Exercise:
Copy each line of the records below that contains the string "rear". The match is case-sensitive.

Stored data:
-- -- --

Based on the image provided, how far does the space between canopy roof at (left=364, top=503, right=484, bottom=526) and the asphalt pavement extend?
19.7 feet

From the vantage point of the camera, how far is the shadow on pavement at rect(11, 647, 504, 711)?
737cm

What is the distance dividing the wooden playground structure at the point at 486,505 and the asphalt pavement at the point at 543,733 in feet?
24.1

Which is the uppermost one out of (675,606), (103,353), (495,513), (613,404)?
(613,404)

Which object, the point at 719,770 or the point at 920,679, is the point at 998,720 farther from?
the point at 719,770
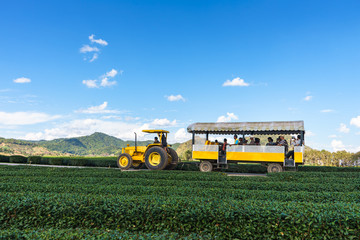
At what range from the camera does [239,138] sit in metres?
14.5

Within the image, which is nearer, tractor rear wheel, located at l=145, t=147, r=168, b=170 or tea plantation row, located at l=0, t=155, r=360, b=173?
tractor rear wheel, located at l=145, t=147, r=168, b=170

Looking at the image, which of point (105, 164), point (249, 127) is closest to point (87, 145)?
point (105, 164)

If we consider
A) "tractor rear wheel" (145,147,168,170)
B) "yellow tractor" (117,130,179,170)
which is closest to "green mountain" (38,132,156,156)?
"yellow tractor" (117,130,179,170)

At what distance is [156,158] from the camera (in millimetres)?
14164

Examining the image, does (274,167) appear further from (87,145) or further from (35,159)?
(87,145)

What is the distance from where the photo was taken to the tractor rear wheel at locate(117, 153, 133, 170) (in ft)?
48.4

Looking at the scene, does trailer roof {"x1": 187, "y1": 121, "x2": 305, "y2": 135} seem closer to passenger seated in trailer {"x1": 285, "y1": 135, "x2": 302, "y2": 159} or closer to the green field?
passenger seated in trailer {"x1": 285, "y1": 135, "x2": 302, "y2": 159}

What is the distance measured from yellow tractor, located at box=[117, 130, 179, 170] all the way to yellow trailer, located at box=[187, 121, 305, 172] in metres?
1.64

-- -- --

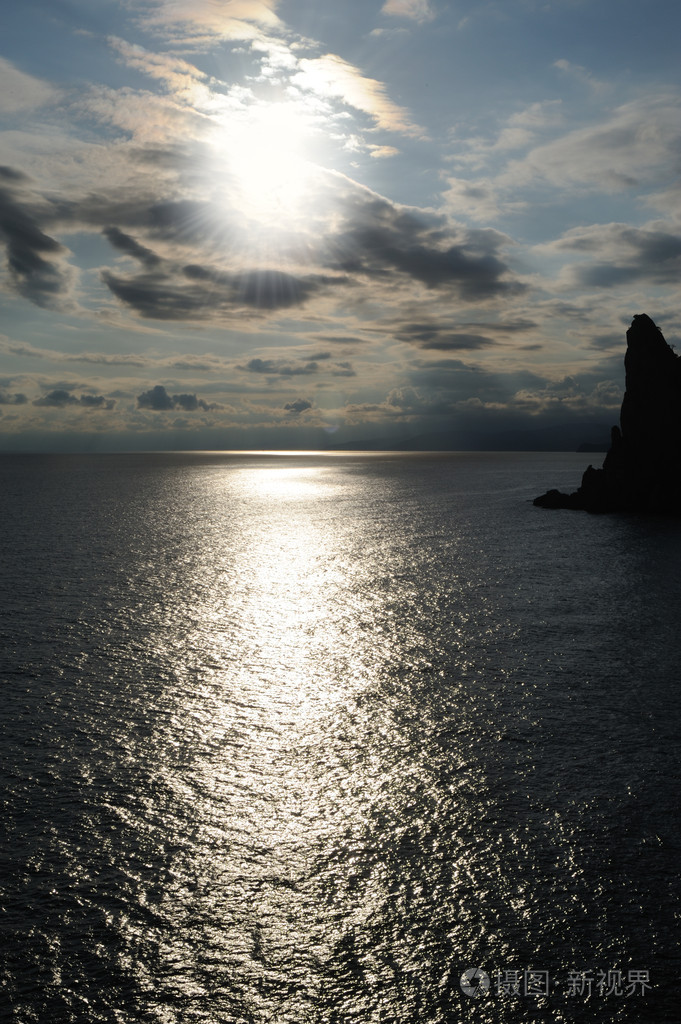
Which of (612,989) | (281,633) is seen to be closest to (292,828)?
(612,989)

-- -- --

Exercise response:
Within the image, which is nearer, tractor rear wheel, located at l=145, t=147, r=168, b=170 or tea plantation row, located at l=0, t=155, r=360, b=173?
tractor rear wheel, located at l=145, t=147, r=168, b=170
A) "tractor rear wheel" (145,147,168,170)
What is the distance from where the photo was taken to the tractor rear wheel at locate(117, 153, 133, 170) (in ft)?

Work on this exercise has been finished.